I have been using triple 8 from sport chalet for 4 years, I think they are great for xc trail / light all mountain riding. Save my knees numerous times, and stay put pretty well. Light, cheap, comfy and breathable, no need to remove shoes when put on or off.


----------



## Francis Cebedo (Aug 1, 1996)

Darn, forgot the article.

Round-up: Best new lightweight knee and elbow pads - Mtbr.com


----------



## evasive (Feb 18, 2005)

Seven iDP's full line isn't out yet, and maybe the Control doesn't qualify as a light-weight pad so much as a mid-weight, but that'll probably be my next knee pad.


----------



## mbcracken (Aug 12, 2006)

I would throw in TLD T-Bones as being good lightweight knee pads. Lightweight enough for knarly XC to trail. I know many Enduro racers enjoying them as well.

Cheers,
Mike


----------



## Francis Cebedo (Aug 1, 1996)

evasive said:


> Seven iDP's full line isn't out yet, and maybe the Control doesn't qualify as a light-weight pad so much as a mid-weight, but that'll probably be my next knee pad.


What makes it good. Can you tell me about it?

fc


----------



## evasive (Feb 18, 2005)

For one thing, they're the only brand I know of that puts the lower strap above the calf muscle, keeping it from sliding down. Initial reviews look pretty good. Not too heavy, comfortable, adjustable, and the hard surface helps reduce drag and tendency to slide. I don't think I need/want their most protective pad, the Tactic. That one features Boa closure, but my experience with the Dainese Oak leads me to think Boa is mostly a gimmick on knee pads. The lace isn't pulling on that many points, so I don't see how it offers anything better than a couple straps.

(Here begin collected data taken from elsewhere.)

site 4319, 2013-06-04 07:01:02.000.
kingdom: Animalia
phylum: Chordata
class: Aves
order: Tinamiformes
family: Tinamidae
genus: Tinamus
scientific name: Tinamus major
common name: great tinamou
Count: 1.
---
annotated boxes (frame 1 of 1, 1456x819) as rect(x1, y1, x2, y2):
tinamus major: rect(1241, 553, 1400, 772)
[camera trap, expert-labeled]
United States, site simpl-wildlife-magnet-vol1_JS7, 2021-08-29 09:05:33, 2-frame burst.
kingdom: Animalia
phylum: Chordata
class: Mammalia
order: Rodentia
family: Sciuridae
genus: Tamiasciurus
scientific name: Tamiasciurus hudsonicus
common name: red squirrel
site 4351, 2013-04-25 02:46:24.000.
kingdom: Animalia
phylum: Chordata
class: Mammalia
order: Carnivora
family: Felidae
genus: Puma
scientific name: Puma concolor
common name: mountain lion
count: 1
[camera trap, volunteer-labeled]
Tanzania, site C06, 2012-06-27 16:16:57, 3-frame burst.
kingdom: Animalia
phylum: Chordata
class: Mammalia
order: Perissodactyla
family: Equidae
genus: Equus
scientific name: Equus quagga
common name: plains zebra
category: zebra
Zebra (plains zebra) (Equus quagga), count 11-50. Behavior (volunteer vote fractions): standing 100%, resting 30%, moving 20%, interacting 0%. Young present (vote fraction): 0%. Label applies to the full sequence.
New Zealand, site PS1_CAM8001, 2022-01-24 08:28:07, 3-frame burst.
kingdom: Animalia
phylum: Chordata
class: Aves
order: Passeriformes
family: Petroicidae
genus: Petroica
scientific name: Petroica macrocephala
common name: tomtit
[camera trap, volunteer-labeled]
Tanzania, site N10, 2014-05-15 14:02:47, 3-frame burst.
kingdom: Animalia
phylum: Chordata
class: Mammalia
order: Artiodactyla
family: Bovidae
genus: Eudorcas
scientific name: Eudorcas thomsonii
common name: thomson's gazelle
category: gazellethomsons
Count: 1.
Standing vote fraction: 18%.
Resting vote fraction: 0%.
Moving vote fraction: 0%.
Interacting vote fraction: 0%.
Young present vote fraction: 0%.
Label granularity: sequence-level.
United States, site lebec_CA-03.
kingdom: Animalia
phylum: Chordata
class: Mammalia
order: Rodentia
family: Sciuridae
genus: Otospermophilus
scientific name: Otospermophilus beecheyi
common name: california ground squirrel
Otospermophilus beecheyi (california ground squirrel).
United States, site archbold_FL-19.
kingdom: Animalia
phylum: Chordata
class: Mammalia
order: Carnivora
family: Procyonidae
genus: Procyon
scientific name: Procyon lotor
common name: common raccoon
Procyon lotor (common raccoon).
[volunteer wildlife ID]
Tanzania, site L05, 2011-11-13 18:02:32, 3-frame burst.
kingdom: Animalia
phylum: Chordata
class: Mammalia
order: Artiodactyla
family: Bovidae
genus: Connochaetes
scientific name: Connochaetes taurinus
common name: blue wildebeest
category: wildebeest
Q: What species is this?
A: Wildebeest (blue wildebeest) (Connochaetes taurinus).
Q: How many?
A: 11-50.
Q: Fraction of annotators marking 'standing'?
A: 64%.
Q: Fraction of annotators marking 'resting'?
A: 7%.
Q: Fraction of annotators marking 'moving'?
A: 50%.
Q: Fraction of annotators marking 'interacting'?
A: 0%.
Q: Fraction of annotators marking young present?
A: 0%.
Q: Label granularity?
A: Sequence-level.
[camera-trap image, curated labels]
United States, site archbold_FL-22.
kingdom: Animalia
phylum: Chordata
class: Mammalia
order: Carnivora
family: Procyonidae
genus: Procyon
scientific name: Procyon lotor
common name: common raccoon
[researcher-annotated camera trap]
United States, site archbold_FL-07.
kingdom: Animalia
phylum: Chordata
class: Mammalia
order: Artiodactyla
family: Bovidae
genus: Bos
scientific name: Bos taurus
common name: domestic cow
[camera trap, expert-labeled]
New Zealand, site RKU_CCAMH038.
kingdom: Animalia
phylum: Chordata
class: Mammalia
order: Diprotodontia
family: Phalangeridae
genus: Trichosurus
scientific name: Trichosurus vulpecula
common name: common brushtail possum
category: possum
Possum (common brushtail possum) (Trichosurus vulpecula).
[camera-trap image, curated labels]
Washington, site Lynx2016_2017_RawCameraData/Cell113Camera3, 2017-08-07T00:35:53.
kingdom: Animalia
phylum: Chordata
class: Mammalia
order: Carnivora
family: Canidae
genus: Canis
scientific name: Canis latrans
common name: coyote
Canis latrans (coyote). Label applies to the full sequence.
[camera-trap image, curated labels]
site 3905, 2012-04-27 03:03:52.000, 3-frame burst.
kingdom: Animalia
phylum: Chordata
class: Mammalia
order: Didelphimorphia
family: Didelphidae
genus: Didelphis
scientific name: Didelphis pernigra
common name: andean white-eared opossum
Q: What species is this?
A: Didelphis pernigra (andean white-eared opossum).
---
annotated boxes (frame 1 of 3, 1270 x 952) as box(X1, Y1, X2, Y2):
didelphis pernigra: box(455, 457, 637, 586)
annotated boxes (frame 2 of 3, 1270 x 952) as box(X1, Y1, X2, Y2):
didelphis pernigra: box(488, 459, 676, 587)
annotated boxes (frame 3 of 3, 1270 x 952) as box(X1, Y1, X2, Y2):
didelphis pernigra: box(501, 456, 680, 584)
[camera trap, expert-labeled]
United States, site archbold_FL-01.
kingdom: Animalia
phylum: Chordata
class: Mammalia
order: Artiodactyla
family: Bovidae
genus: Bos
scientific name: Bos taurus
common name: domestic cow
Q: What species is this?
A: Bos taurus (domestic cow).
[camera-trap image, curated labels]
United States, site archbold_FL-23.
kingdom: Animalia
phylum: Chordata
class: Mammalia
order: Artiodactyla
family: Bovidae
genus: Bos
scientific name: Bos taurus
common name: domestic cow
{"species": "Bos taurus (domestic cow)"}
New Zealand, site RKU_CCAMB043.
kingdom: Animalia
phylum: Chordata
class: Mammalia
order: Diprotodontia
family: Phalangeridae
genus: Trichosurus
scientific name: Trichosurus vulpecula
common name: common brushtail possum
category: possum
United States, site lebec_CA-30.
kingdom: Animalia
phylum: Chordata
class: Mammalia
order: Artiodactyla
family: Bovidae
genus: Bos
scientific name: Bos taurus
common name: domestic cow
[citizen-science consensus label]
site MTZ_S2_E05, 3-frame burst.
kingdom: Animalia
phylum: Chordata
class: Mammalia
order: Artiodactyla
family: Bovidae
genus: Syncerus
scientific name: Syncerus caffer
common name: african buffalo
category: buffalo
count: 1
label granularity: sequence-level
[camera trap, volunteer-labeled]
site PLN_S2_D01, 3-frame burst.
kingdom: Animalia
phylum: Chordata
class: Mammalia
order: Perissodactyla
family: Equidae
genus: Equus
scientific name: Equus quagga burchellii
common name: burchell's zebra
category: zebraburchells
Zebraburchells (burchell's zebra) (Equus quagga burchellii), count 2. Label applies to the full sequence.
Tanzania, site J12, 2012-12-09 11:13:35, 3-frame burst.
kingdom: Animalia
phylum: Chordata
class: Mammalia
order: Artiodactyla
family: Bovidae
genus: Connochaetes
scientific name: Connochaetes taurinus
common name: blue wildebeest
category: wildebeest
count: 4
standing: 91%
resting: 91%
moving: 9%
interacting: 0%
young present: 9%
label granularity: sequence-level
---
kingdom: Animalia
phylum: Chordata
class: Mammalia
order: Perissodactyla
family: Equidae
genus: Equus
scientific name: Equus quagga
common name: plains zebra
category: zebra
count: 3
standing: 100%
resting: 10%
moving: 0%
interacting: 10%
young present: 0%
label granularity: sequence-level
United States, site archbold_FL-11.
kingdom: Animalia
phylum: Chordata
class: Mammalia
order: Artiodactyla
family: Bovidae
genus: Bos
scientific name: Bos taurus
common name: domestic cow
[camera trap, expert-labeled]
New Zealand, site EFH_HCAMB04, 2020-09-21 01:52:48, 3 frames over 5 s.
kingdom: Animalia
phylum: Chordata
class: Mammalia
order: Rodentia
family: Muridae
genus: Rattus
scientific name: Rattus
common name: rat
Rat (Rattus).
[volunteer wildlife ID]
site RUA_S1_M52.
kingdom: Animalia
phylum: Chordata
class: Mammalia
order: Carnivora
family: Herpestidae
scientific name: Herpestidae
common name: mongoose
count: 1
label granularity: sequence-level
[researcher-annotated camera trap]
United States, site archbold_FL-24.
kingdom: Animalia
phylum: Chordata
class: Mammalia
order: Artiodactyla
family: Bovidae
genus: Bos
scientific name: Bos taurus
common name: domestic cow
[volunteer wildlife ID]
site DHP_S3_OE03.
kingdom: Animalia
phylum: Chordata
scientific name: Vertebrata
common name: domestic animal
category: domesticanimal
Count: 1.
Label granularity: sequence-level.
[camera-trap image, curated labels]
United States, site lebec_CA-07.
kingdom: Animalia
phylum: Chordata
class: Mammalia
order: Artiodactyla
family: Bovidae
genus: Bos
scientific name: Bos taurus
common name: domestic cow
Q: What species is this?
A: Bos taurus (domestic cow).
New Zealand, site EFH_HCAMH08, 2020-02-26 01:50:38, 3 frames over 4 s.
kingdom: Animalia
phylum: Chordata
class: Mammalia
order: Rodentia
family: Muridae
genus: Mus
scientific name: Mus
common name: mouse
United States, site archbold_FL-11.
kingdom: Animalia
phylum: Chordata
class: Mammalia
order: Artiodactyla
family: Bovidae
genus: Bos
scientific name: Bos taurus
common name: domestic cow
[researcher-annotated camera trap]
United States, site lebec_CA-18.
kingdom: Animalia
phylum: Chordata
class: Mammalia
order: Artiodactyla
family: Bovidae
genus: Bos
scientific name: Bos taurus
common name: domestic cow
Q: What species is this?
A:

They're an offshoot of Royal Racing, and their Tactic and Control knee pads have been seen on WC DH racers for the last couple of seasons. They will also have two lighter weight offerings.

Knee


----------



## unrooted (Jul 31, 2007)

Those Dianese pads look nice, but I wonder if the holes fill up with dirt/rocks??? The Pumice at Mammoth seems to fit into every possible hole on my bike, and gets launched from my tires many times during a typical ride.


----------



## Francis Cebedo (Aug 1, 1996)

evasive said:


> For one thing, they're the only brand I know of that puts the lower strap above the calf muscle, keeping it from sliding down. Initial reviews look pretty good. Not too heavy, comfortable, adjustable, and the hard surface helps reduce drag and tendency to slide. I don't think I need/want their most protective pad, the Tactic. That one features Boa closure, but my experience with the Dainese Oak leads me to think Boa is mostly a gimmick on knee pads. The lace isn't pulling on that many points, so I don't see how it offers anything better than a couple straps.
> 
> They're an offshoot of Royal Racing, and their Tactic and Control knee pads have been seen on WC DH racers for the last couple of seasons. They will also have two lighter weight offerings.
> 
> Knee


Good knowledge! I missed those guys at Interbike but my colleague mentioned them.

fc


----------



## Huck N Fell (Jul 6, 2008)

So which ones are the coolest temp and don't slide down while pedaling? Those are the two most important things to me personally.


----------



## challybert (Sep 5, 2014)

I use the RF Ambush knee pads. Fine for lots of pedaling and I do like that I can put on/take off without shoe removal.


----------



## Swissam (Apr 8, 2008)

I've been waiting for a light weight knee/shin guard that you can pedal in. I've tried the IXS assault but there is not much knee protection and it rubs when pedelling. At least they are trying as it seems no one else is (that I know of) I won't go back to clips and I always seem to get caught up in super steep and technical (read unridable) where I'm always catching my pedals when putting a foot down or dismounting. I hate bleeding like a pig and having stitches.


----------



## Trail_Blazer (May 30, 2012)

Love the Alpine Star pads. So comfy even in heat.


----------